Costituisce, infatti, giurisprudenza consolidata, che, in tema di tutela delle aree sottoposte a vincoli, la modificazione o l’allargamento di una preesistente strada deve essere preceduta dal rilascio della concessione edilizia (ora permesso di costruire) e dalla autorizzazione dell’autorita’ proposta alla tutela del vincolo, atteso che trattasi di modificazione ambientale di carattere stabile; in assenza delle quali si configurano i reati di cui al Decreto del Presidente della Repubblica 6 giugno 2001, n. 380, articolo 44 e al Decreto Legislativo 22 gennaio 2004, n. 42, articolo 181 (Sez. 3 n. 33186 del 03/06/2004, Rv.229130; Sez.3, n. 1442 del 06/11/2012, dep.11/01/2013, Rv.254264).
2. Il secondo motivo di ricorso e’ manifestamente infondato.
La Corte territoriale, nel valutare la richiesta di applicazione della causa di esclusione della punibilita’ di cui all’articolo 131 bis c.p., ha denegato la configurabilita’ della predetta causa di esclusione della punibilita’, rimarcando la gravita’ del pregiudizio in relazione alle caratteristiche dell’opera realizzata, di particolare impatto ambientale.
Trattasi di valutazione in fatto sorretta da argomentazioni congrue e logiche e la motivazione, pertanto, si sottrae al sindacato di legittimita’.
3. Il terzo motivo di ricorso e’ manifestamente infondato.
La Corte territoriale ha negato la concessione delle circostanze attenuanti generiche a cagione del precedente penale specifico, ritenendo assolutamente ostativo il richiamo, sia pure implicito, alla personalita’ negativa dell’imputato, quale emergente dal certificato penale (cfr in merito alla sufficienza dei precedenti penali dell’imputato quale elemento preponderante ostativo alla concessione delle circostanze attenuanti generiche, Sez.2, n. 3896 del 20/01/2016, Rv.265826; Sez.1, n. 12787 del 05/12/1995, Rv.203146). La mancata concessione delle circostanze attenuanti generiche e’, pertanto, giustificata da motivazione congrua ed esente da manifesta illogicita’, che, pertanto, e’ insindacabile in cassazione (Sez. 6, n. 42688 del 24/9/2008, Rv. 242419).

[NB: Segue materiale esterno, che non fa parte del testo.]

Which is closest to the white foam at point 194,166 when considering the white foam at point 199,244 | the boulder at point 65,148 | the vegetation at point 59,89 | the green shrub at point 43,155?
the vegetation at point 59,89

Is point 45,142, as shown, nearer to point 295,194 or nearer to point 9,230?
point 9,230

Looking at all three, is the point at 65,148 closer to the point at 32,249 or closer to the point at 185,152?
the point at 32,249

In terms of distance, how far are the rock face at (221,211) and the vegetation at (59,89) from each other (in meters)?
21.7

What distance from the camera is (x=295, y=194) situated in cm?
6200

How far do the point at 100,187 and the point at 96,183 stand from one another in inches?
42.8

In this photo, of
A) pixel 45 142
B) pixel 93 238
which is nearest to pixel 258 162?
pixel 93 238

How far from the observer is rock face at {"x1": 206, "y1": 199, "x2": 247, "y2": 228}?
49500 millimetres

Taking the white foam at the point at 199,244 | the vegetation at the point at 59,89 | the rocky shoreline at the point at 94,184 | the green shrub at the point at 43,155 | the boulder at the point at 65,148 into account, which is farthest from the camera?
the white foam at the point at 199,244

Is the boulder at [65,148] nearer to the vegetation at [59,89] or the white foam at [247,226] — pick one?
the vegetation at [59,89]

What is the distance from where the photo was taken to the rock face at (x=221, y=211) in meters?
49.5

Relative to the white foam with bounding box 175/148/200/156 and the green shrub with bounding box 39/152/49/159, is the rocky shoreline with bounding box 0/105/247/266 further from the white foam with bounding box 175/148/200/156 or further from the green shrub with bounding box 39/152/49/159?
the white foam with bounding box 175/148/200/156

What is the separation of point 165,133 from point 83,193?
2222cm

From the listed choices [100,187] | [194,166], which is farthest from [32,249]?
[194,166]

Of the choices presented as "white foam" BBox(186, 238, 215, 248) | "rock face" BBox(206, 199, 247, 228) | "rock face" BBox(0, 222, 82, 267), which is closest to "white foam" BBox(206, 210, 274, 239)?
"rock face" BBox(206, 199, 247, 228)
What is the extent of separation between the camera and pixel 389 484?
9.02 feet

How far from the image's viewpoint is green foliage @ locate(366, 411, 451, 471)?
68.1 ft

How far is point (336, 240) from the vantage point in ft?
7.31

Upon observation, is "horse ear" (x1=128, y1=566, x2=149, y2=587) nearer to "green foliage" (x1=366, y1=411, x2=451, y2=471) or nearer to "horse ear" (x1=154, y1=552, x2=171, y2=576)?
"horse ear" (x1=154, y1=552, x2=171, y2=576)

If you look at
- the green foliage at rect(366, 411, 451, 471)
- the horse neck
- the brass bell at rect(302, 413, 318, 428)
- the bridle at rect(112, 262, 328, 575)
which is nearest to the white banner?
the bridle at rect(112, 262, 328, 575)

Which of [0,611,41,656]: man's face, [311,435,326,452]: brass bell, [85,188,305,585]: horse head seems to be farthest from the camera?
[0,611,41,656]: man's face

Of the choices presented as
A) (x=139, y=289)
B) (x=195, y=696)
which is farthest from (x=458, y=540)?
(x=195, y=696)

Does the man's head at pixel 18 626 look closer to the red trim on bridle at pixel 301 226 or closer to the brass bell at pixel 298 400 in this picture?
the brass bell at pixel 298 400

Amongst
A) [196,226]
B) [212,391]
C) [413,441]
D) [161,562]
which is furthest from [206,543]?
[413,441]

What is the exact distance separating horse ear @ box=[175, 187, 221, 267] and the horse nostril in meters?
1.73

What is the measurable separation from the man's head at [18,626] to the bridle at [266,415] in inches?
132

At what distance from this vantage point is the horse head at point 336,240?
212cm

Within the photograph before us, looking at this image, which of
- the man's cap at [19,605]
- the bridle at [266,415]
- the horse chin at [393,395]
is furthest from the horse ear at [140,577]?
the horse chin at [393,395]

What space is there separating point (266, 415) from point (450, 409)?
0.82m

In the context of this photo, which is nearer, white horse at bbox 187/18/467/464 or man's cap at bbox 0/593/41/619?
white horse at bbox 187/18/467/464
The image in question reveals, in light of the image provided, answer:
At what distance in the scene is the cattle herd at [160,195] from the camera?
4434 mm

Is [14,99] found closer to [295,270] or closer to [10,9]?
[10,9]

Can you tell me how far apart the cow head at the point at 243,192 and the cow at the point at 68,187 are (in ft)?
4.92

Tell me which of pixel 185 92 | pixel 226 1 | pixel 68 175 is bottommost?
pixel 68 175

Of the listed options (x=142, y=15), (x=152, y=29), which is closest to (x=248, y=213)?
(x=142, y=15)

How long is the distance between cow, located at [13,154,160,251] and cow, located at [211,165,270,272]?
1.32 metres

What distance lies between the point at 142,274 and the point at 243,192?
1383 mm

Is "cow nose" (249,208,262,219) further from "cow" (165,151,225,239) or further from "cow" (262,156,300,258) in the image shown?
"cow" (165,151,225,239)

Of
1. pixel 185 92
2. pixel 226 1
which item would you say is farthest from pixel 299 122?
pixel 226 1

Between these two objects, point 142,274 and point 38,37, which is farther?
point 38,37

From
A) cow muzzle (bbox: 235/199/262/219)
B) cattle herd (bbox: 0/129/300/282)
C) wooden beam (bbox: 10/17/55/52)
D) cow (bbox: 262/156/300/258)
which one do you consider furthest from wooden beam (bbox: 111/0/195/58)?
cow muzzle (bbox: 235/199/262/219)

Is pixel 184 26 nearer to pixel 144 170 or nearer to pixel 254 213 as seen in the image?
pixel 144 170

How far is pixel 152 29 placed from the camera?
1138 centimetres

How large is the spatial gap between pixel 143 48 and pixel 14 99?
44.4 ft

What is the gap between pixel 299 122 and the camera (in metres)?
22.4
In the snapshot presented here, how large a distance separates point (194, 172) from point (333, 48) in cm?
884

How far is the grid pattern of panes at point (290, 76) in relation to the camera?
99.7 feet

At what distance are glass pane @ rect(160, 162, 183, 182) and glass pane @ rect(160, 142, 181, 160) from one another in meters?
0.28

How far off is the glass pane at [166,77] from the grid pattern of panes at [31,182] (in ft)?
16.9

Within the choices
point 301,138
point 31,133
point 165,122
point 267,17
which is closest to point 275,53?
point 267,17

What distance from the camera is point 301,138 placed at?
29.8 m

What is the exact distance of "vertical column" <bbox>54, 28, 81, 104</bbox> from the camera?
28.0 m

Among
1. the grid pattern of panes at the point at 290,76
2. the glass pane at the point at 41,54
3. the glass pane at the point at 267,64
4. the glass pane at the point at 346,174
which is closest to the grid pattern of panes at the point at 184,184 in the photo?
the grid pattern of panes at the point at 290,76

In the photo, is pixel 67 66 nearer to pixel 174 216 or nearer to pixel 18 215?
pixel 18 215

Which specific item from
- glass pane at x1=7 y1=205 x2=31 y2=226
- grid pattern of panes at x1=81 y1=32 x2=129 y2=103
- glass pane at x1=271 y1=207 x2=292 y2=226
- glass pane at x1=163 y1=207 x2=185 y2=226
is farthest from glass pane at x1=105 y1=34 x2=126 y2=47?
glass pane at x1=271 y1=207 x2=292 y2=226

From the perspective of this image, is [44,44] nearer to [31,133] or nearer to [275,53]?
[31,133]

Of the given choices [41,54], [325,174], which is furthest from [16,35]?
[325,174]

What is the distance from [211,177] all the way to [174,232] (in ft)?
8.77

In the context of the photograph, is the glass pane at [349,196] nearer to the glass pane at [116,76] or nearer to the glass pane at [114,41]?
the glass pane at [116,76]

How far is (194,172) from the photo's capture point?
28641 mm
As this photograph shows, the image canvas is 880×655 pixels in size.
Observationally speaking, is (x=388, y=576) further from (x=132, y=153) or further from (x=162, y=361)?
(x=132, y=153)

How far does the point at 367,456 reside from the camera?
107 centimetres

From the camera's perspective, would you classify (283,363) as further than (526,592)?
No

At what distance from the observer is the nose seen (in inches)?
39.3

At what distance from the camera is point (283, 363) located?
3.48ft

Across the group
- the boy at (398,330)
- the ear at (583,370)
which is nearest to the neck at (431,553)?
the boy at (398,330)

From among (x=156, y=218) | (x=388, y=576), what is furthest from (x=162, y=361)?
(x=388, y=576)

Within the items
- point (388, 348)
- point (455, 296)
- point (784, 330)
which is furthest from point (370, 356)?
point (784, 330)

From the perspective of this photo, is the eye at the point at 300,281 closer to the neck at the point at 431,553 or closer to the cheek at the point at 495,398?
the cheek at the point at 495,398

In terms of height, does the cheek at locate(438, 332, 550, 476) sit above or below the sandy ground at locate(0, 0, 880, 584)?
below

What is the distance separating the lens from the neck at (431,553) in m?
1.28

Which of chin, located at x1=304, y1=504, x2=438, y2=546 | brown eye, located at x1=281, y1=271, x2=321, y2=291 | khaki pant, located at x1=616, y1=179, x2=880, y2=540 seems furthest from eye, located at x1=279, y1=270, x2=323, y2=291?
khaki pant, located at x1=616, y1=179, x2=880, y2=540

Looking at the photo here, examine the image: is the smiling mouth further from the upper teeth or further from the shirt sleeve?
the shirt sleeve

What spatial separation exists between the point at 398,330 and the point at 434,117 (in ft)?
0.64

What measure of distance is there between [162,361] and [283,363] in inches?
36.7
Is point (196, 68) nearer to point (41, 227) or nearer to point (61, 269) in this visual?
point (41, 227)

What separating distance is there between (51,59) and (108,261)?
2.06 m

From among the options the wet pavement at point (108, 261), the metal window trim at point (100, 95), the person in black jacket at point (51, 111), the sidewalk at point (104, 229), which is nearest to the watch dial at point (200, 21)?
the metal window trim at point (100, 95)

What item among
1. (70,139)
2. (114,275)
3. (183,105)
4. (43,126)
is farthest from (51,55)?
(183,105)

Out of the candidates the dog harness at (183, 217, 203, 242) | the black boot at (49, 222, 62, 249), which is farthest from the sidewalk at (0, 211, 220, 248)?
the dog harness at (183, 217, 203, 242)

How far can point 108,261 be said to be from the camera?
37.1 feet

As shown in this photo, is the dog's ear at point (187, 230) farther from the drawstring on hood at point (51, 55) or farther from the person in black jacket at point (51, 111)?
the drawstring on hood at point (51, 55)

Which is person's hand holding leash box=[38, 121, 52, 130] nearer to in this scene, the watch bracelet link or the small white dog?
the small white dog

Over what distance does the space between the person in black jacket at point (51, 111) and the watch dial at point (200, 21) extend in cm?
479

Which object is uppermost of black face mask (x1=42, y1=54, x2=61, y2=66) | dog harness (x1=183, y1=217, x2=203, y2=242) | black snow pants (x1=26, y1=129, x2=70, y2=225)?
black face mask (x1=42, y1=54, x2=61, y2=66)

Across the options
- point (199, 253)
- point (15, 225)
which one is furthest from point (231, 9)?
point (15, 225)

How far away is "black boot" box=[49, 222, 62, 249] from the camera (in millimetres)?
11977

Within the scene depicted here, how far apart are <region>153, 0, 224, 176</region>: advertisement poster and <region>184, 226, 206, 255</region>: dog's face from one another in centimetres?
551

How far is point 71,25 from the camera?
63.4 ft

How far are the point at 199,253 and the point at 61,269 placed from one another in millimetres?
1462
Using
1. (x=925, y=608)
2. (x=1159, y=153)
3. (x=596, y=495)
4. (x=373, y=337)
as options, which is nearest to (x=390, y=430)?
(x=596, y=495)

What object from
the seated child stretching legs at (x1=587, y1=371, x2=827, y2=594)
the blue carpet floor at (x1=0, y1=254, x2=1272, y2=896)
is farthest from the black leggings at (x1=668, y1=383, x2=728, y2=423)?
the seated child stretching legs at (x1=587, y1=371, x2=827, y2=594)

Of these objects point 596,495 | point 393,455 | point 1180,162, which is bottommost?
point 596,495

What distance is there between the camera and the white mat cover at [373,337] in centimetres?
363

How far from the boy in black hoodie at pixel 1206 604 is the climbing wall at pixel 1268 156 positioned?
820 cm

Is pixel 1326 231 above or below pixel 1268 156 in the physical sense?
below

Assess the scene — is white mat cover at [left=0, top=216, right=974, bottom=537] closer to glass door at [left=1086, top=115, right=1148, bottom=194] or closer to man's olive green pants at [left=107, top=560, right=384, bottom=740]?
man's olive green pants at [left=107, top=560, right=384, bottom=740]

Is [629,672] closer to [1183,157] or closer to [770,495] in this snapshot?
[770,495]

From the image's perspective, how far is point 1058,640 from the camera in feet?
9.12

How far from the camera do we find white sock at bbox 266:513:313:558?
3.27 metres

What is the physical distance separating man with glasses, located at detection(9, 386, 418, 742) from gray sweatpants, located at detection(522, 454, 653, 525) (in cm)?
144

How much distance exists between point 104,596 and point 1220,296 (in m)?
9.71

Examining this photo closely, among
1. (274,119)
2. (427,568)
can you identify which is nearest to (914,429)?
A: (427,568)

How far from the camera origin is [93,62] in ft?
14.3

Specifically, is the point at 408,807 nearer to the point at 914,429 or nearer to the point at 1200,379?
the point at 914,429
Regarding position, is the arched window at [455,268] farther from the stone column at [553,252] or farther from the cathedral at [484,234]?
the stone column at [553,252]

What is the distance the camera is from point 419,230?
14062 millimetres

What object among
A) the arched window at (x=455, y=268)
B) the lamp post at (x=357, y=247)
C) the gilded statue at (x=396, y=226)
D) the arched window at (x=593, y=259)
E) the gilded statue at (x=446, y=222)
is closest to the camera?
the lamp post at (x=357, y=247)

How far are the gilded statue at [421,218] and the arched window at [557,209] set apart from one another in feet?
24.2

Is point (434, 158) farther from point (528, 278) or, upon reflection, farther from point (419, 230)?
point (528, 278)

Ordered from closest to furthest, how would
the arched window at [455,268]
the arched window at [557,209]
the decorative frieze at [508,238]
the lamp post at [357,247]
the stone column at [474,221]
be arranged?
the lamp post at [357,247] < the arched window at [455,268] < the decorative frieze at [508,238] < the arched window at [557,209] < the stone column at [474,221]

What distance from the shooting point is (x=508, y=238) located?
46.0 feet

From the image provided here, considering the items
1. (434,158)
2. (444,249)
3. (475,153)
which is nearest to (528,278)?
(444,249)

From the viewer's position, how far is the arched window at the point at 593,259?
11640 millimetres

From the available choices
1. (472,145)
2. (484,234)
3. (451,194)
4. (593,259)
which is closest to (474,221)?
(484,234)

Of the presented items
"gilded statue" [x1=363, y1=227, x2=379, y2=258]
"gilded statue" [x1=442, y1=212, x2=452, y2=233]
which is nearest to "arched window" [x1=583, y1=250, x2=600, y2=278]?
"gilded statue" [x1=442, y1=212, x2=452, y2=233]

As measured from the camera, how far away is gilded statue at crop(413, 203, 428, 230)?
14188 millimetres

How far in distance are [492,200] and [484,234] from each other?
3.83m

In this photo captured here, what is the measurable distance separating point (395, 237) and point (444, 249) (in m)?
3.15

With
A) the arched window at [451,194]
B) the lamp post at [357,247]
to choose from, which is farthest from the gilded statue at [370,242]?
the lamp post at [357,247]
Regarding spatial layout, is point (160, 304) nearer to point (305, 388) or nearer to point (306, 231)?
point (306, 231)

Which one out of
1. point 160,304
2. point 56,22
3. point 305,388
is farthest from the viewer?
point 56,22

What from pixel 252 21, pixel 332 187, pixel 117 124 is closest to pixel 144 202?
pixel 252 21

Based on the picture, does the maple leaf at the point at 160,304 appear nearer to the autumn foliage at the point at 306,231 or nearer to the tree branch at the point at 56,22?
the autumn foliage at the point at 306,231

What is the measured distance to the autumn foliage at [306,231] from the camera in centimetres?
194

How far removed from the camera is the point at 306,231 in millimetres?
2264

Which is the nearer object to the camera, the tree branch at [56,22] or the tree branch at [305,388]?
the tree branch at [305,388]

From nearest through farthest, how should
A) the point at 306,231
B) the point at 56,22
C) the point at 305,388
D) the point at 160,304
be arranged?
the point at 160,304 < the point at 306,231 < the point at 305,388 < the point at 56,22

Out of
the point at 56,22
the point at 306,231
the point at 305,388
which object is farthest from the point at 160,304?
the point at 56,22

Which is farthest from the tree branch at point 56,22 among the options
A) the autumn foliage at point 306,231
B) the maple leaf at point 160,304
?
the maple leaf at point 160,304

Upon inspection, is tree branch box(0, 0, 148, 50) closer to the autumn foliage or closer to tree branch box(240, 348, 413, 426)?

La Corte territoriale ha, quindi, confermato la pena irrogata dal Tribunale, condividendone la valutazione di equita’; la motivazione e’ adeguata, tenuto conto del principio consolidato che la motivazione in ordine alla determinazione della pena base (ed alla diminuzione o agli aumenti operati per le eventuali circostanze aggravanti o attenuanti) e’ necessaria solo quando la pena inflitta sia di gran lunga superiore alla misura media edittale, ipotesi che non ricorre nella specie.
Fuori di questo caso anche l’uso di espressione come “pena equa”, e’ sufficiente a far ritenere che il giudice abbia tenuto presente, sia pure globalmente, i criteri dettati dall’articolo 133 c.p. per il corretto esercizio del potere discrezionale conferitogli dalla norma in ordine al quantum della pena (Sez.2,n. 36245 del 26/06/2009 Rv. 245596; Sez.4, n. 21294 del 20/03/2013, Rv.256197).
4. Consegue, pertanto, la declaratoria di inammissibilita’ del ricorso; essendo il ricorso inammissibile e, in base al disposto dell’articolo 616 c.p.p., non ravvisandosi assenza di colpa nella determinazione della causa di inammissibilita’ (Corte Cost. sent. n. 186 del 13.6.2000), alla condanna del ricorrente al pagamento delle spese del procedimento consegue quella al pagamento della sanzione pecuniaria nella misura, ritenuta equa, indicata in dispositivo.
P.Q.M.
Dichiara inammissibile il ricorso e condanna il ricorrente al pagamento delle spese processuali e della somma di Euro duemila in favore della Cassa delle Ammende.
Motivazione semplificata.
In caso di diffusione omettere le generalità e gli altri dati identificativi dei soggetti interessati.